Return the lines of the material below exactly as they appear, starting at the line containing "Comparing [left=174, top=231, right=225, bottom=265]: parking" and running through the line containing "2.94 meters", both included.
start
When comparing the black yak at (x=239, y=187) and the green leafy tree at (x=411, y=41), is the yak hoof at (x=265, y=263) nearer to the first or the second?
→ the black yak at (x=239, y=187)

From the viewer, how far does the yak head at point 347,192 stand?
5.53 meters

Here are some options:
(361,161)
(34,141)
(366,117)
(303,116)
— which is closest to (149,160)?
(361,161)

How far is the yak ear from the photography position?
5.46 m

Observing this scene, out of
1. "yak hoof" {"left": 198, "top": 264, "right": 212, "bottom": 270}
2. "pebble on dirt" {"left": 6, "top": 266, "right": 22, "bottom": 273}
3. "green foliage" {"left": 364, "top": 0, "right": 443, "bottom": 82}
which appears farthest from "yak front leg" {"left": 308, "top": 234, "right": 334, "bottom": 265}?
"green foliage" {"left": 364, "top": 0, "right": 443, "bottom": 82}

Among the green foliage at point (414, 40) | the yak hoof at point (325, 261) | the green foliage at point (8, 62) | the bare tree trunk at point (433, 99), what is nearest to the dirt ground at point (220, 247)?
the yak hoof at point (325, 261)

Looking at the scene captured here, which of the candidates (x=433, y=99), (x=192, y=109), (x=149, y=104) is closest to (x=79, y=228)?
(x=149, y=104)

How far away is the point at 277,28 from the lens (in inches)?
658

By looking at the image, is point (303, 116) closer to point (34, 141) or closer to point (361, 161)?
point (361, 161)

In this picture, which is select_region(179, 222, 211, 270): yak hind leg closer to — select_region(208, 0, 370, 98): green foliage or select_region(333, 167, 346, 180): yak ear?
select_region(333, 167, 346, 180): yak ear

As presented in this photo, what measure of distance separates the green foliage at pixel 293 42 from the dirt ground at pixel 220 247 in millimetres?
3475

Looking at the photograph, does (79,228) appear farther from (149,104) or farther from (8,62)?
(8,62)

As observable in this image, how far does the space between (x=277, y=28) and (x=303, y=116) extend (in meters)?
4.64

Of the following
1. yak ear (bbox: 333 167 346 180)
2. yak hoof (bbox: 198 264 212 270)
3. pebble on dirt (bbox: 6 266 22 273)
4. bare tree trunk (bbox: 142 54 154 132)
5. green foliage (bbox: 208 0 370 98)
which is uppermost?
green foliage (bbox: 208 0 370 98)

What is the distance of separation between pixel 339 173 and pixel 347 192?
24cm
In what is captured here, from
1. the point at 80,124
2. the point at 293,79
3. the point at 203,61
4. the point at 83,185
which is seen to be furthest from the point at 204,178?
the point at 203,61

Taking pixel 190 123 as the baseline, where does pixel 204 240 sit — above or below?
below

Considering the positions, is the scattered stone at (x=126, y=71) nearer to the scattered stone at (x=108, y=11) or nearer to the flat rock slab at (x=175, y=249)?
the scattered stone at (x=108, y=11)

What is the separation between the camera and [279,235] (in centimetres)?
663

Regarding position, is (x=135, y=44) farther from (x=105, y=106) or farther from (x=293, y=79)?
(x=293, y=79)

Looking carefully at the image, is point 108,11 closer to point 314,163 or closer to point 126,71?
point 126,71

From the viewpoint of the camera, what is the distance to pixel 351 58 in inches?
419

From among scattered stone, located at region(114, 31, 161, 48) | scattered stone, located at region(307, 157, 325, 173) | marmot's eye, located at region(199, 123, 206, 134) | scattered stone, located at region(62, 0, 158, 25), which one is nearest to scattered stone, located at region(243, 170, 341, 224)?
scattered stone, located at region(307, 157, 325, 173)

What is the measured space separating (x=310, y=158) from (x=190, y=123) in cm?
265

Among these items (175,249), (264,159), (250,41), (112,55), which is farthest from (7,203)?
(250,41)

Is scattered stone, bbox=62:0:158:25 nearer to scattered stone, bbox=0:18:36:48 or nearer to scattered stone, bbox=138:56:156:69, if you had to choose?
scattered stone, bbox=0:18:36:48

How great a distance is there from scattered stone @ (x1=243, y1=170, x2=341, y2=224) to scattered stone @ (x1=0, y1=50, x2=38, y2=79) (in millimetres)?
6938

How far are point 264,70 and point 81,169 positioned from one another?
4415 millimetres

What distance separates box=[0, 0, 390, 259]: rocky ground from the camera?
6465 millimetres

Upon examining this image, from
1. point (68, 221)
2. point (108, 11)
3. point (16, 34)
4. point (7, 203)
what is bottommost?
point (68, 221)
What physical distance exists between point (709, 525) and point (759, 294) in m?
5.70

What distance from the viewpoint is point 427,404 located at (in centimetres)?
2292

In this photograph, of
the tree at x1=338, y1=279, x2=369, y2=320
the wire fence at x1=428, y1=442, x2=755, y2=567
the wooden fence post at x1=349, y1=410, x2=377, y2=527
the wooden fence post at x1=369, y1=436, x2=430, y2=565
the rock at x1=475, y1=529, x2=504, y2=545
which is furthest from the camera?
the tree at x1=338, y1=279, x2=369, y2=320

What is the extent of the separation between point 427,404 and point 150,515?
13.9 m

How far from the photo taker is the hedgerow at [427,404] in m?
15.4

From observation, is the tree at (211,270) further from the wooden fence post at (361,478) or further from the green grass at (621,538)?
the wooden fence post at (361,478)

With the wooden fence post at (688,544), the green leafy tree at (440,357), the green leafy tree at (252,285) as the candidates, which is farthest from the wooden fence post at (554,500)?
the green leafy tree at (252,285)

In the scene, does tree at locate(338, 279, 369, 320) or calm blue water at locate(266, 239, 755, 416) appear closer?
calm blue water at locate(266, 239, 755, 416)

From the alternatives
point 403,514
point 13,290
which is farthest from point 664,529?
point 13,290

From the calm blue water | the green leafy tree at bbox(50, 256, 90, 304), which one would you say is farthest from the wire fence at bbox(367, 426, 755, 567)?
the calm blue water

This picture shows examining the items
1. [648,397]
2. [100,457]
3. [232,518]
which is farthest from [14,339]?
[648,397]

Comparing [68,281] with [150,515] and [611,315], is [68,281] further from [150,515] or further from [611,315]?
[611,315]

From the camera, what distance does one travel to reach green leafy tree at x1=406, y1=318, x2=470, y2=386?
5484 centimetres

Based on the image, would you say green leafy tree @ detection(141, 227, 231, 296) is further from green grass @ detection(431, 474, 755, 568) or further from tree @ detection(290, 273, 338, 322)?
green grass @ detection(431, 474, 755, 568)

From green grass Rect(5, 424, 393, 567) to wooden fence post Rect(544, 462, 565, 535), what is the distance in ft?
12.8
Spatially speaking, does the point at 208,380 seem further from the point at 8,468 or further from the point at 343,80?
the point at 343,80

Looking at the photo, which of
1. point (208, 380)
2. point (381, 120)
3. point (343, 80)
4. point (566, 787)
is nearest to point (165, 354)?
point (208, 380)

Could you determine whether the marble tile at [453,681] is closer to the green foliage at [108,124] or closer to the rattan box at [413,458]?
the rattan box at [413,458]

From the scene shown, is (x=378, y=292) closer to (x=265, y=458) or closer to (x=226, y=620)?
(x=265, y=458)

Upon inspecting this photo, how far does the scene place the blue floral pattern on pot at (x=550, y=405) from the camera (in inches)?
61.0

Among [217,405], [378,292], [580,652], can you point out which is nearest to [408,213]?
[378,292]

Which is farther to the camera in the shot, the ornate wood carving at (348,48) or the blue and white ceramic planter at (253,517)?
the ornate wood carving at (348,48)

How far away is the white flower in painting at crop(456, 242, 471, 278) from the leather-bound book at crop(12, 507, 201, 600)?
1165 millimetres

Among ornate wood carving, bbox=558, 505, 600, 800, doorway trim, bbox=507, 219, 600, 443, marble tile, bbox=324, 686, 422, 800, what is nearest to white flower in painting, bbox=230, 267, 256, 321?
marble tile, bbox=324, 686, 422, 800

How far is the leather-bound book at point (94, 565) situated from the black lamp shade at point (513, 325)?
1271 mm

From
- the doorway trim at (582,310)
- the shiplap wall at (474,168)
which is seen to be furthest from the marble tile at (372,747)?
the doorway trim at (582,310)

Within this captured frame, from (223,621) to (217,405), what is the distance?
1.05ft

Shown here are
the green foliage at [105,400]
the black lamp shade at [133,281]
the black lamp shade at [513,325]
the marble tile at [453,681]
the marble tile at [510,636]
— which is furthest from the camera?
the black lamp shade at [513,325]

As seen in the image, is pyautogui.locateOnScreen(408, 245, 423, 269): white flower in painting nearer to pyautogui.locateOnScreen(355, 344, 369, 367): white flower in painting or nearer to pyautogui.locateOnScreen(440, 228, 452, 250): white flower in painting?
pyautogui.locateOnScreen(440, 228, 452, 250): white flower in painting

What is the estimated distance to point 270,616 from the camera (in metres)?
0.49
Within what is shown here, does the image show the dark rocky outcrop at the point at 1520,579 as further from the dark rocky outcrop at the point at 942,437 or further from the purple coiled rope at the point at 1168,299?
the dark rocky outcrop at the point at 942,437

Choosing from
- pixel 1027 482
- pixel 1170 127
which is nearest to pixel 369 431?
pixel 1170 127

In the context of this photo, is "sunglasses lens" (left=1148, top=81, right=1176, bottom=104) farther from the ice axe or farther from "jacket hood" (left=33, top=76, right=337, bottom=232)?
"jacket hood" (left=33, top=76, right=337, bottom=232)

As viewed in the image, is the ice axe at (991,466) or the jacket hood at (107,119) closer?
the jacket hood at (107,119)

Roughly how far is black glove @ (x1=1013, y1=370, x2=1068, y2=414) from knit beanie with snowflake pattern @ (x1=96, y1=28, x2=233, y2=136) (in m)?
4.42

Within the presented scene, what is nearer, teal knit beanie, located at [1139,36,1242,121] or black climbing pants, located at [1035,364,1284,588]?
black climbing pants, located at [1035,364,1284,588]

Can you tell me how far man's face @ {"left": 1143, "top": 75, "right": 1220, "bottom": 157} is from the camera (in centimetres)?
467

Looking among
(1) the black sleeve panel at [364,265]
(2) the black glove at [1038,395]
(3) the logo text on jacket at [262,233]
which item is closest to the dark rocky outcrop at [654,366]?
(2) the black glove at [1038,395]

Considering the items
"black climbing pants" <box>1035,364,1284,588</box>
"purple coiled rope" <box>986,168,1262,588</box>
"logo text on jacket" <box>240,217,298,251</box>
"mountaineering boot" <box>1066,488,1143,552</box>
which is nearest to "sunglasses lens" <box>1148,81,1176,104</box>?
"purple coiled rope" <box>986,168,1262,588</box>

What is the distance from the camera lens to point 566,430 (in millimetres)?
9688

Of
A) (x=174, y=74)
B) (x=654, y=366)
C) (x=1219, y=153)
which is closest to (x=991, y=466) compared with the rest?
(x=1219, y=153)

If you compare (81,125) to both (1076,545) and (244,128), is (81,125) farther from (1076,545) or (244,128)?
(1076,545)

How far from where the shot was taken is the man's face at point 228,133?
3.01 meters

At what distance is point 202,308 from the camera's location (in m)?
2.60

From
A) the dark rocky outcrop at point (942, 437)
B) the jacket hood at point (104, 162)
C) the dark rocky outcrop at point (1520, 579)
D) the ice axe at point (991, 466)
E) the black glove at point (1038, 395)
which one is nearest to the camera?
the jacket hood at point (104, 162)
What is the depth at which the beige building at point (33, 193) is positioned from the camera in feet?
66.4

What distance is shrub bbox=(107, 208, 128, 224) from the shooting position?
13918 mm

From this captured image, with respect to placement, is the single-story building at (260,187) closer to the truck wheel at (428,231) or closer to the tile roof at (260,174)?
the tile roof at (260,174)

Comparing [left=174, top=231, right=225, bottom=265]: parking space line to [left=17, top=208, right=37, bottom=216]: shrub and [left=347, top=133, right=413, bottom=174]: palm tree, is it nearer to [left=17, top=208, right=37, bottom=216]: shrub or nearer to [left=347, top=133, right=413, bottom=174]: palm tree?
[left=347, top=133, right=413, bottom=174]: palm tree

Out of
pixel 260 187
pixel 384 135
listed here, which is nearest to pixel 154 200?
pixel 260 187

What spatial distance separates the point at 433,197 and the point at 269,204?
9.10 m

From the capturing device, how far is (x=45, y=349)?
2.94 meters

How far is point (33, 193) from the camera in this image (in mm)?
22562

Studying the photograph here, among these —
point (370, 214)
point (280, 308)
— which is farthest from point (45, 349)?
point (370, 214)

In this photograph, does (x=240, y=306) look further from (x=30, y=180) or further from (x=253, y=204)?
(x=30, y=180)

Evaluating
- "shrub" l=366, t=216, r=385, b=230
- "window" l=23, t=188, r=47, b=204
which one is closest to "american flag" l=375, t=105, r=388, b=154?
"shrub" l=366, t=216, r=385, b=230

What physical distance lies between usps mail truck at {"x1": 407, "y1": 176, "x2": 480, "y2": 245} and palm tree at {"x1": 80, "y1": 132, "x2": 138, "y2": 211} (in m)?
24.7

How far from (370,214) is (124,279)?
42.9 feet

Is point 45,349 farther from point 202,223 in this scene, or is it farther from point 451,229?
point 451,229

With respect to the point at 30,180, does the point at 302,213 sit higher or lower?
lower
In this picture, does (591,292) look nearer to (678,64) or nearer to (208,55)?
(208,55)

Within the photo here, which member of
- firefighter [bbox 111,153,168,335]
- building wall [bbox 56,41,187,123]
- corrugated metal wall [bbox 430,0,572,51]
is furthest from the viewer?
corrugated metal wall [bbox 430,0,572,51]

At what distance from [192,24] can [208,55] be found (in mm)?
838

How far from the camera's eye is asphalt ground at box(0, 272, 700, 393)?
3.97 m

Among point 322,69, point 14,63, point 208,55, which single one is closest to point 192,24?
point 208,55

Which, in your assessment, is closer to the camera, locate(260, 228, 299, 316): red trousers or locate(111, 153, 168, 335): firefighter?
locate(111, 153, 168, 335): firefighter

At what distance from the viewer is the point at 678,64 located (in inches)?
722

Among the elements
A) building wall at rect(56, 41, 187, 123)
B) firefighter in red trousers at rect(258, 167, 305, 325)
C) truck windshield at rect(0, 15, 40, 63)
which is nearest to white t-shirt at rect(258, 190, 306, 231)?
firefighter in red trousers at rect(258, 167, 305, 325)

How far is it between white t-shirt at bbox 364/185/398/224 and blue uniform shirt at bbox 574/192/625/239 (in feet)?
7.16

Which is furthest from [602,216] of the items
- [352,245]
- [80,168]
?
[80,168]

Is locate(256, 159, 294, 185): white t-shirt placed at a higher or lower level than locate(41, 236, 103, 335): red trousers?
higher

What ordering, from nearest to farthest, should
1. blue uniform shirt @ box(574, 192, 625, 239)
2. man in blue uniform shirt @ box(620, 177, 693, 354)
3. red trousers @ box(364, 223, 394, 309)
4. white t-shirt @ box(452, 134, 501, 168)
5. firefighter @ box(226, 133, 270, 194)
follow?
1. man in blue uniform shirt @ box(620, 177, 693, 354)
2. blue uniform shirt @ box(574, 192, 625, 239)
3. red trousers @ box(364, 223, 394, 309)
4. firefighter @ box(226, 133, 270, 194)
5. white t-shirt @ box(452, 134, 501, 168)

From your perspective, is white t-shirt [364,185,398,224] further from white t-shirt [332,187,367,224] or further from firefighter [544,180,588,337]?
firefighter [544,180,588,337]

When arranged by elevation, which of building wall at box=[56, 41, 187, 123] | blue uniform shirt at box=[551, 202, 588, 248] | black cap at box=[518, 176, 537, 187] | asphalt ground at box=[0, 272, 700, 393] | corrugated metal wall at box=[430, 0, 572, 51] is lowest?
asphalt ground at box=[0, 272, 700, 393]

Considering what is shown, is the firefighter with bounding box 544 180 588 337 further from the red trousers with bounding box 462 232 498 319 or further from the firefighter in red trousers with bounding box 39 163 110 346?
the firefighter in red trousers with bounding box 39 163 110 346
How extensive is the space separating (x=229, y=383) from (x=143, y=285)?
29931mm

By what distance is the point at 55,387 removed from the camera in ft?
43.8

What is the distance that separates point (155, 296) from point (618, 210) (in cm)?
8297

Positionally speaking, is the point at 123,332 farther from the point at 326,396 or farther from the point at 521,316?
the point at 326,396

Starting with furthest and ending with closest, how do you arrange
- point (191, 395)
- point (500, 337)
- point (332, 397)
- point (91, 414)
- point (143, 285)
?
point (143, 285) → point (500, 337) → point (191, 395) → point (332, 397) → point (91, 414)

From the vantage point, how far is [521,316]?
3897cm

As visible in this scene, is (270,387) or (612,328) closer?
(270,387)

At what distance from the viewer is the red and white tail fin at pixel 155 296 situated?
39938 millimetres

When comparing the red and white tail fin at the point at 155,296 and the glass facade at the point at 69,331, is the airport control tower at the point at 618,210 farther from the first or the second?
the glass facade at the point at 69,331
end
• Task output:
Comparing [left=174, top=231, right=225, bottom=265]: parking space line to [left=17, top=208, right=37, bottom=216]: shrub and [left=347, top=133, right=413, bottom=174]: palm tree, is it nearer to [left=17, top=208, right=37, bottom=216]: shrub or nearer to [left=347, top=133, right=413, bottom=174]: palm tree?
[left=347, top=133, right=413, bottom=174]: palm tree

Out of
pixel 260 187
pixel 384 135
listed here, which is nearest to pixel 154 200?
pixel 260 187

What spatial distance separates the point at 433,197 and the point at 269,204?
9.10 m

From the capturing device, how far is (x=45, y=349)?
2.94 meters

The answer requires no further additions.